Merchandise can be shorter or longer depending if it's in stock or not (or in the case of keyrings if Dave's gone on holiday :wink: )
Damon was supposed to be sorting a load over the last few days so hopefully yours is on its way ( so long as your payment has been received).

We are all volunteers with day jobs fella and do this in our spare time to do something for the TT community and for others less fortunate - not Scooby drivers but the last charities have been the NSPCC and Changing Faces - bear with us and it'll get sorted :wink:

By the way, there are Committee vacancies if anyone would like to apply


----------



## thehornster (Apr 29, 2005)

No worries at all.Its just things have a habit of disappearing in the post when on thier way to me.Especially if it seems like there something worth nicking inside.occupational hazard im affraid.
thanks for the reply

john

_TT_ heHornster

P.s What positions are the vacancies for??


----------



## R6B TT (Feb 25, 2003)

thehornster said:


> No worries at all.Its just things have a habit of disappearing in the post when on thier way to me.Especially if it seems like there something worth nicking inside.occupational hazard im affraid.
> thanks for the reply
> 
> john
> ...


Tell me about it - that's why we had to start sending things signed for! There's a postie in Northampton that must have half a dozen TTOC badges on his bike by now!

PM Nutts re the roles - he knows the latest, we are in discussion re a new Treasurer as various moves are afoot.

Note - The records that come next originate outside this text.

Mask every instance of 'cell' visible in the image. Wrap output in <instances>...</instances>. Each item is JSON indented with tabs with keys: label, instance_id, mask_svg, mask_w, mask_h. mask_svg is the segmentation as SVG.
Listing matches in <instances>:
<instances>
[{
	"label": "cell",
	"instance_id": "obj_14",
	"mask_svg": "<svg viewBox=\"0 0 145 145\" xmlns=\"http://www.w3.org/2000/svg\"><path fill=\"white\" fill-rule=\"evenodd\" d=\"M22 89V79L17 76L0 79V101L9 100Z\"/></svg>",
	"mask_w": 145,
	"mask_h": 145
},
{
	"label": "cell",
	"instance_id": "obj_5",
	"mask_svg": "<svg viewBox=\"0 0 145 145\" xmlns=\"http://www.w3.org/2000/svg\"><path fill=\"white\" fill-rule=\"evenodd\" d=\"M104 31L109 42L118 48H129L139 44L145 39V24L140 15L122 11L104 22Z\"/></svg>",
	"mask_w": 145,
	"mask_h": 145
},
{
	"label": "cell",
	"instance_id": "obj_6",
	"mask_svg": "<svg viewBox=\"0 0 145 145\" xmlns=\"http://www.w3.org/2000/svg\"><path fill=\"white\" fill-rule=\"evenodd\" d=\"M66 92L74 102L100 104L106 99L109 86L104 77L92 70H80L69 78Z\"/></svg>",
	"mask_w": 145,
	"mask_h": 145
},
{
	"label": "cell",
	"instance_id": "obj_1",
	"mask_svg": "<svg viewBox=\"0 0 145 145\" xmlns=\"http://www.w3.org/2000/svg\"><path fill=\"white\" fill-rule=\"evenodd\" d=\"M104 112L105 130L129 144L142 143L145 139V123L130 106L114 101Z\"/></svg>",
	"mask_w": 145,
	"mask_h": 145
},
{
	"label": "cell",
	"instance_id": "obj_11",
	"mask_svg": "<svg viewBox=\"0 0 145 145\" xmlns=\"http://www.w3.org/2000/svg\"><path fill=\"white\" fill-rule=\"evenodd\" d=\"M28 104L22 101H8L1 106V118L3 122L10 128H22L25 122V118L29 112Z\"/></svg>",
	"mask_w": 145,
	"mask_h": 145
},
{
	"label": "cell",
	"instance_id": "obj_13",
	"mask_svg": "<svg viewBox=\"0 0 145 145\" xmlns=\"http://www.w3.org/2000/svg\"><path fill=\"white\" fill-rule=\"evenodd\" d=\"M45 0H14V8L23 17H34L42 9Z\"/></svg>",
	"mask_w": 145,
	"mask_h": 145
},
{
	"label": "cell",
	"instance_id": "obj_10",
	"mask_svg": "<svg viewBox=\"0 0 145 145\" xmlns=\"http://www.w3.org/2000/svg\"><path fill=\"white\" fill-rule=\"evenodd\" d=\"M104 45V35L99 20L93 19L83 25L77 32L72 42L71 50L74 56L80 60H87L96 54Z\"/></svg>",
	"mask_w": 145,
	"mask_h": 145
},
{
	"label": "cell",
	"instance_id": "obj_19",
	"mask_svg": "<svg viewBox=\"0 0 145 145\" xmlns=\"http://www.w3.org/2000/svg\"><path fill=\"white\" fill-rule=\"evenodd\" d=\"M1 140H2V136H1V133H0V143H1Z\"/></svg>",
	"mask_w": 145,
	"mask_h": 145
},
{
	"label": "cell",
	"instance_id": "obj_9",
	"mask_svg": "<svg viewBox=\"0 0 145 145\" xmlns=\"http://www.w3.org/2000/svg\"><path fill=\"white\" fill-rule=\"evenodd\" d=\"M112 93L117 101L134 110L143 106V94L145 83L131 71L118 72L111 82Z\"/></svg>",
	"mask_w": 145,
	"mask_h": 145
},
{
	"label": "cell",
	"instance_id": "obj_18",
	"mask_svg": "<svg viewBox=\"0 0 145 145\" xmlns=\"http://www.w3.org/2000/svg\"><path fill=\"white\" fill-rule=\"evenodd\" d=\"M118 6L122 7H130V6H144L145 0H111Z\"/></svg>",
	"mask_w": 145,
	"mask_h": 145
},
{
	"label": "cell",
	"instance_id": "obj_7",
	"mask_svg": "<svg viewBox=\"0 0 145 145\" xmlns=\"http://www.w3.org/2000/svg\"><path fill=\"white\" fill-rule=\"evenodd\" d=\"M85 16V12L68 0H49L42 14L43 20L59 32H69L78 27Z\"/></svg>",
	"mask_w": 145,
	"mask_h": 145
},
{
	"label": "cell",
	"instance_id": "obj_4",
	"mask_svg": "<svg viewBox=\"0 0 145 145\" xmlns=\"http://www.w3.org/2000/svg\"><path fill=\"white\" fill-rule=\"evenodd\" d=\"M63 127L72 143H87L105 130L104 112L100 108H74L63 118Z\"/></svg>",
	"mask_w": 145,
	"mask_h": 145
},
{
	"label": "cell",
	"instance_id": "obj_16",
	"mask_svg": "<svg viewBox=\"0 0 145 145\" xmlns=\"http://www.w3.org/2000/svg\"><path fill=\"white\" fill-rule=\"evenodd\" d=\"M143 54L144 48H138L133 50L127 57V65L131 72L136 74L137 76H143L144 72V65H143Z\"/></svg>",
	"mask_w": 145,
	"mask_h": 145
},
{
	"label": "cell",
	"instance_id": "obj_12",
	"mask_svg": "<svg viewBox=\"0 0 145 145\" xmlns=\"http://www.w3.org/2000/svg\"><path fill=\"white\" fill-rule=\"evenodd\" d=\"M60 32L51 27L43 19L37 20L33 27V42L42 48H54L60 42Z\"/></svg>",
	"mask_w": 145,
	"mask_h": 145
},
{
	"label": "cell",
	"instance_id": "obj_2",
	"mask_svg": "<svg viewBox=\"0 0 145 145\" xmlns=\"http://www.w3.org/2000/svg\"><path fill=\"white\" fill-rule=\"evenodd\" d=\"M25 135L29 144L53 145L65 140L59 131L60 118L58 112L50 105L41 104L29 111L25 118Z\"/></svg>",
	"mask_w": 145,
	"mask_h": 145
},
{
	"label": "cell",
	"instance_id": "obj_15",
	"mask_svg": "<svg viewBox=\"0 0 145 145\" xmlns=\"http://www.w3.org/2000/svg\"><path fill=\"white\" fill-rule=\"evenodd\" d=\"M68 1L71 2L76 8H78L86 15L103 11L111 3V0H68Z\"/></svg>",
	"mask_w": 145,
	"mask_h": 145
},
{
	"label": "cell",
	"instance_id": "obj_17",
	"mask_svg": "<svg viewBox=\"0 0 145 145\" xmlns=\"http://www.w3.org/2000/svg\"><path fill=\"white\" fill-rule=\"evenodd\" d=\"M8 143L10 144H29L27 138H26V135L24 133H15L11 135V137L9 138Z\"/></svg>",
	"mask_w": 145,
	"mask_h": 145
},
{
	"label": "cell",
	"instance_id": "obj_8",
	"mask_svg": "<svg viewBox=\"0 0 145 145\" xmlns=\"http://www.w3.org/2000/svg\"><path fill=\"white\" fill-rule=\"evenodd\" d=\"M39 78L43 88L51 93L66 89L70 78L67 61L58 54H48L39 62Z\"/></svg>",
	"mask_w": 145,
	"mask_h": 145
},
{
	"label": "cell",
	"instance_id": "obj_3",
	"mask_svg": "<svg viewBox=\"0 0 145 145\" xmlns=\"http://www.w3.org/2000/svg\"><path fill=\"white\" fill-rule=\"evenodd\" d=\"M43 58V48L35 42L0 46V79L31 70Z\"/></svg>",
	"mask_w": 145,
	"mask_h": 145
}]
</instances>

Also PM me with your details and I'll check what's happening in the shop on your order


----------



## genocidalduck (May 19, 2005)

Hornster apply to be the LEEK rep  :lol: :lol: Afterall you are our leader :lol:


----------



## thehornster (Apr 29, 2005)

genocidalduck said:


> Hornster apply to be the LEEK rep  :lol: :lol: Afterall you are our leader :lol:


Hahaha..... :lol: :lol: Funny enough i wouldn't mind.But i think there is already a southeast rep Ronin i think.

_TT_ heHornster


----------



## genocidalduck (May 19, 2005)

Yes but i think those meets are miles away from us..We need a LEEK rep.


----------